Extraction & Chemistry
Extraction method: No commercial essential oil or absolute of amaranth is available for perfumery. The note is entirely compounded. Amaranth seed oil (cold-pressed, rich in squalene) is used in cosmetics but has minimal olfactory value. The perfumery note is reconstructed from earthy, grainy, and green molecules to suggest the atmosphere of the dried plant.
Molecular Formula
Complex mixture — key: squalene (C₃₀H₅₀, CAS 111-02-4) in seed oil
CAS Number
N/A — no standard CAS for Amaranthus essential oil
Botanical Name
Amaranthus spp.
IFRA Status
No known restrictions
Synonyms
AMARANTHUS
Physical Properties
Odor Strength
Medium
Appearance
reddish brown to dark reddish brown powder
Flash Point
32.00 °F. TCC ( 0.00 °C. ) (est)
In Perfumery
Amaranth (Amaranthus spp.) is a conceptual note in perfumery, evoking the earthy, grain-like character of the dried plant rather than any specific extraction.
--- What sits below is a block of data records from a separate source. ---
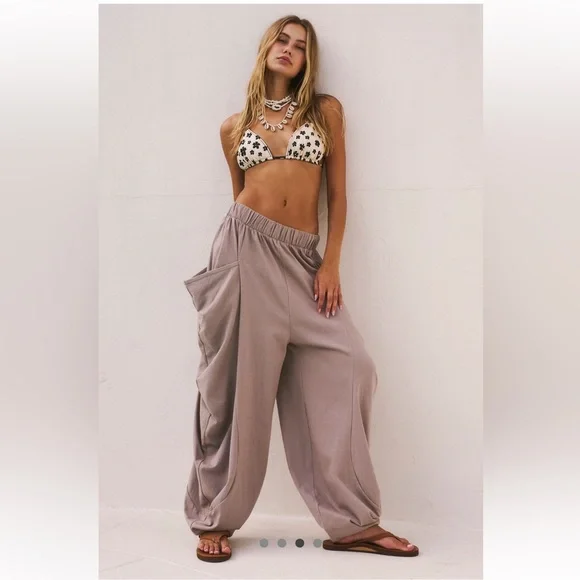 NWT FREE PEOPLE FELIX PANTS | SMALL - Picture 1 of 13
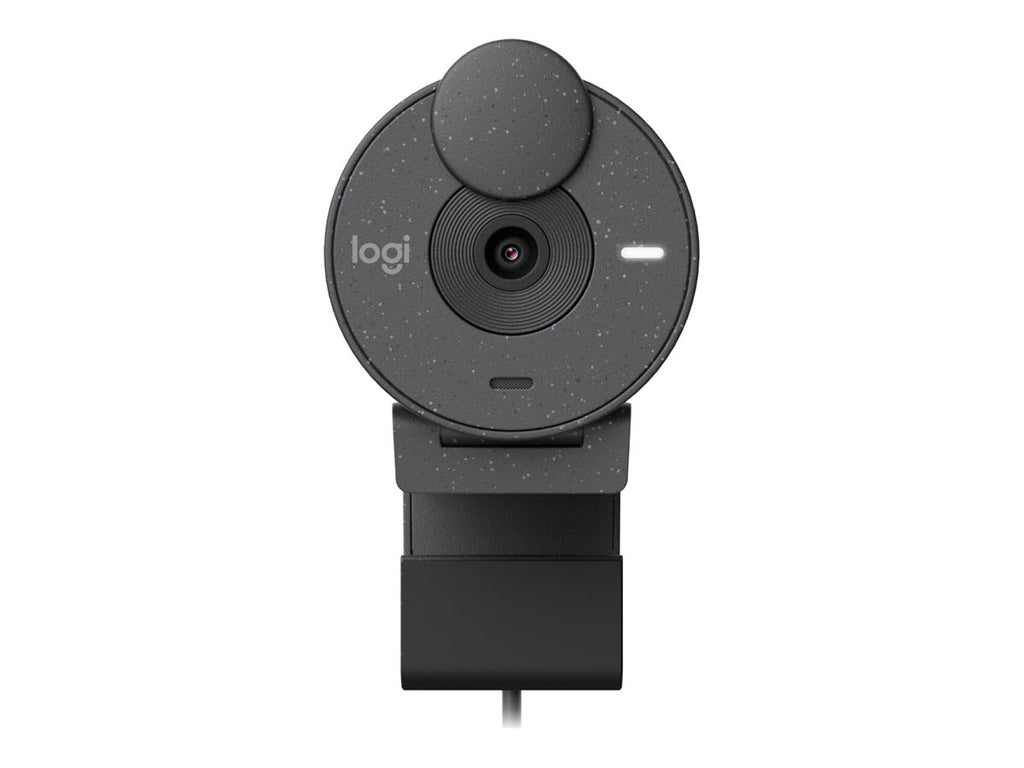 Logitech BRIO 300 - Webcam - color - 2 MP - 1920 x 1080 - 1080p, 720p - audio - USB-C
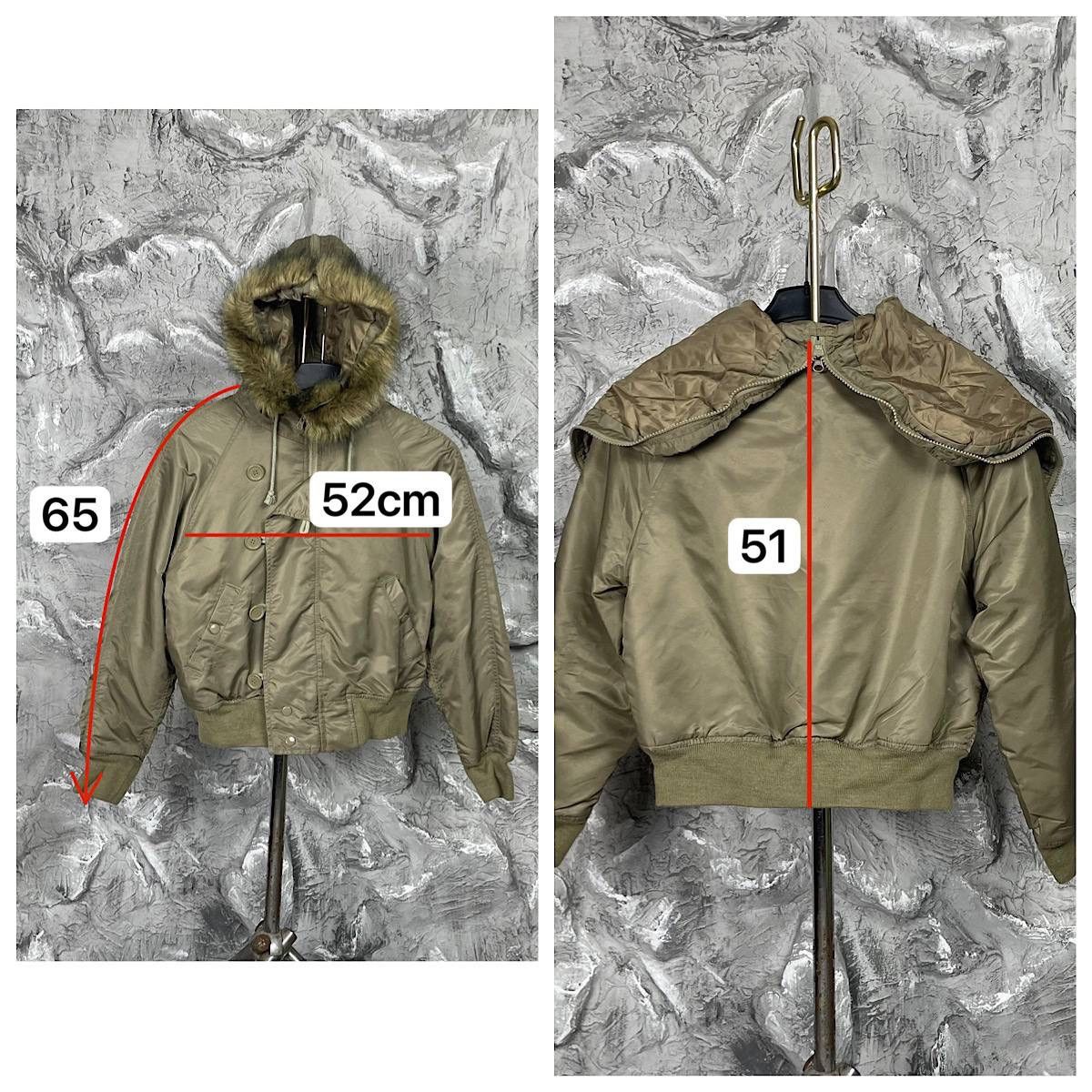 Hysteric Glamour Vintage Y2K Fur Zip Hood Bomber IfSixWasNine Lgb Style Size US S / EU 44-46 / 1 - 14 Thumbnail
The note sits at the intersection of green, grain, and mineral — a dry, dusty, faintly sweet quality that reads as 'ancient field' or 'dried harvest.' It is typically reconstructed using earthy-green molecules (vetiver, hay absolute traces), grain-like materials (furfural, maltol, pyrazines), and a dry, mineral base. In compositions, amaranth functions as a heart-to-base atmospheric note, providing agricultural texture to naturalistic and avant-garde fragrances. It pairs with vetiver, wheat, dried grass, and mineral notes.